Danach beginnt die Staubscheibe in einer Entfernung von ungefähr 900
Millionen Kilometern vom Stern, was etwas weiter ist, als die Entfernung des
Gasriesen Jupiter von unserer Sonne. Sie weitet sich dann aus und bildet eine
trichterförmige Struktur um den Stern.
Das Team spürte auch eine zweite
Lichtquelle in etwa 300 Millionen Kilometern Entfernung von L2 Puppis auf. Dies
entspricht etwa der doppelten Entfernung der Erde von der Sonne. Bei dieser
Lichtquelle dürfte es sich vermutlich um einen zweiten roten Riesenstern
handeln, der etwas masseärmer ist und sich deswegen noch in einem etwas früheren
Entwicklungsstadium befindet.
Mit einer großen Menge an Staub und einem Begleitstern, verfügt L2 Puppis
damit über genau die "Zutaten", die nach Ansicht der Astronomen nötig sind, um
einen bipolaren Planetarischen Nebel entstehen zu lassen. Vermutlich dürfte aber
auch noch etwas Glück dazu gehören, damit sich hier tatsächlich einmal ein
farbenprächtiger Nebel in der Form eines Schmetterlings entwickelt.

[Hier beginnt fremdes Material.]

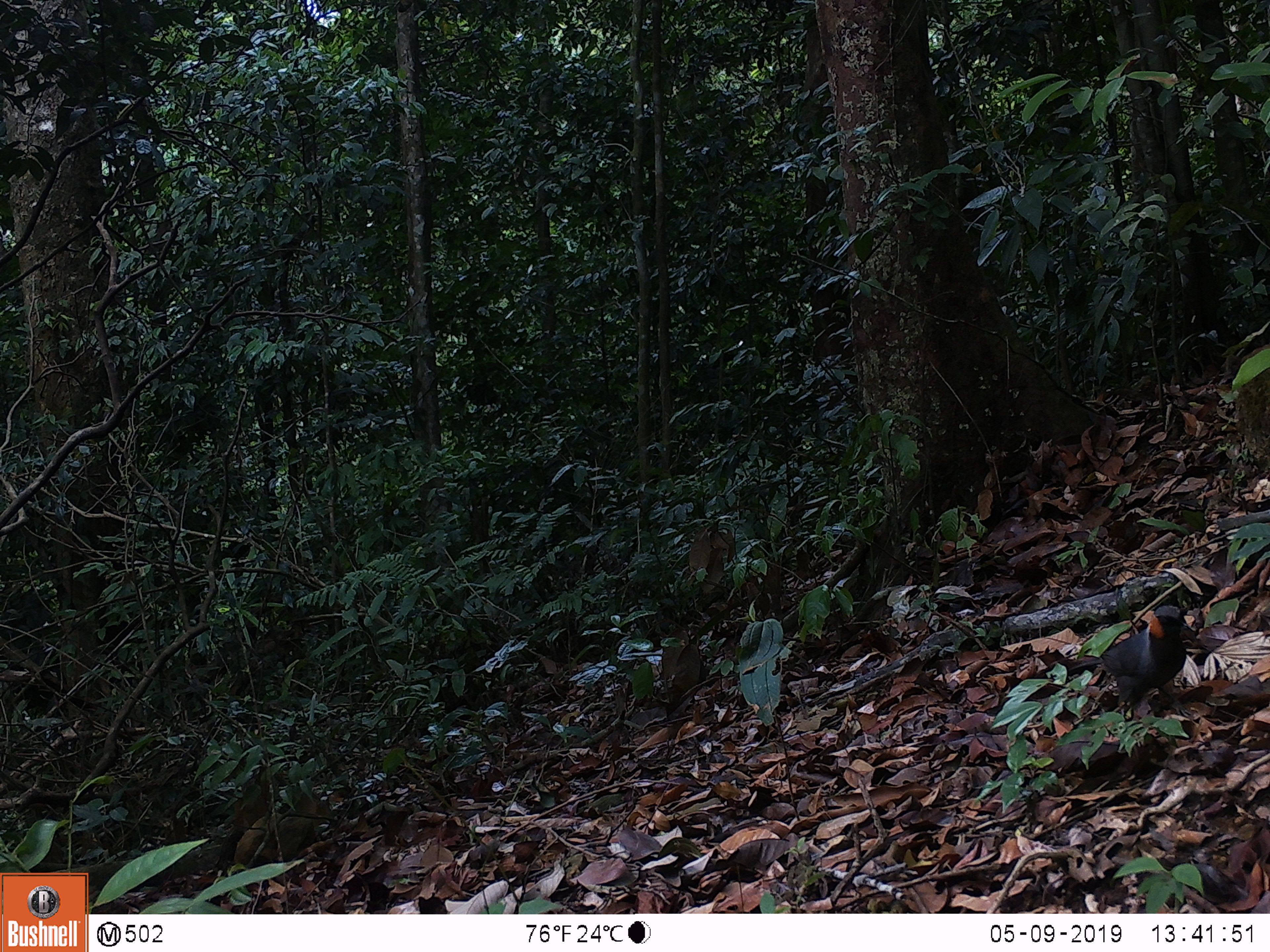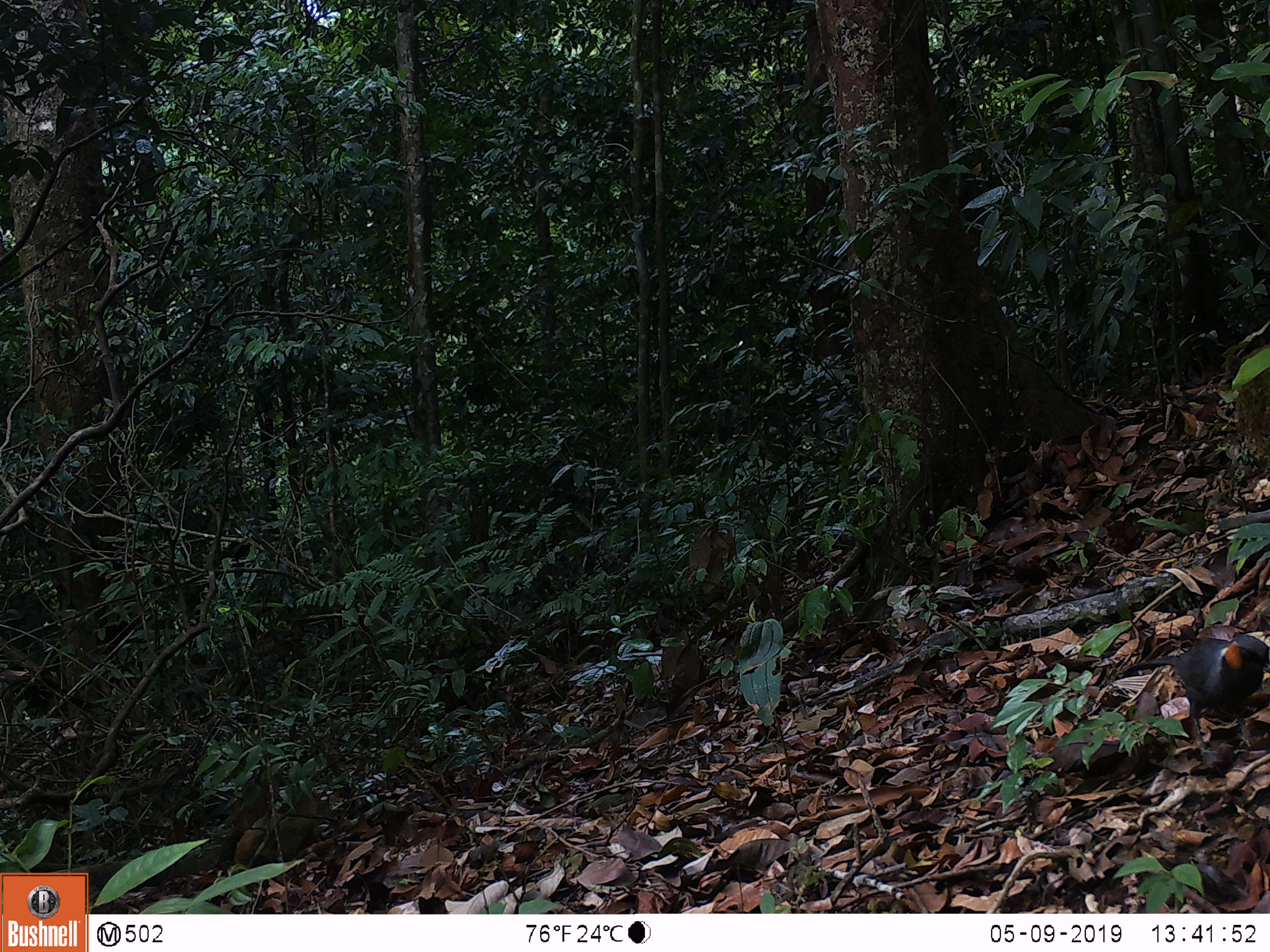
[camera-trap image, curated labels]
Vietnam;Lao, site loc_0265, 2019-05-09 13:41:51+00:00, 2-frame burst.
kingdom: Animalia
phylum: Chordata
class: Aves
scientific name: Aves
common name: bird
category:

"Der Ursprung von bipolaren Planetarischen Nebeln ist eines der großen
klassischen Probleme der modernen Astrophysik", so Pierre Kervella von der
Unidad Mixta Internacional Franco-Chilena de Astronomía. "Dabei geht es
insbesondere um die Frage, wie Sterne ihr Inventar an schweren Elementen zurück
ins Weltall befördern. Das ist ein sehr wichtiger Prozess, denn aus diesem
Material werden spätere Generationen von Planetensystemen entstehen."
Die Astronomen entdeckten rund um L2 Puppis außerdem noch weitere Strukturen
und Materieansammlungen, die durch Wechselwirkungen zwischen der Scheibe und dem
Sternwind und Strahlungsdruck des Begleiters erklärt werden könnten und durch
das Aufeinandertreffen der stellaren Winde beider Sterne oder durch eine
Staubscheibe auch um den zweiten Stern.
Nach ihrem bisherigen Verständnis von der Entstehung bipolarer Nebel halten
es
die Astronomen angesichts der vorliegenden Daten für wahrscheinlich, dass sich L2 Puppis
tatsächlich zu einem "kosmischen Schmetterling" entwickeln wird. "Da der
Begleitstern wenige Jahre für einen Umlauf benötigt, erwarten wir, beobachten zu
können, wie er die Form der Scheibe des Roten Riesen beeinflusst", so Kervella.
"Wir werden die Entwicklung der Staubstrukturen in diesem System in Echtzeit
verfolgen können. Eine extrem seltene und aufregende Gelegenheit."
Über ihre Beobachtungen berichten die Wissenschaftler in einem Fachartikel,
der heute in der Zeitschrift Astronomy & Astrophysics erscheint.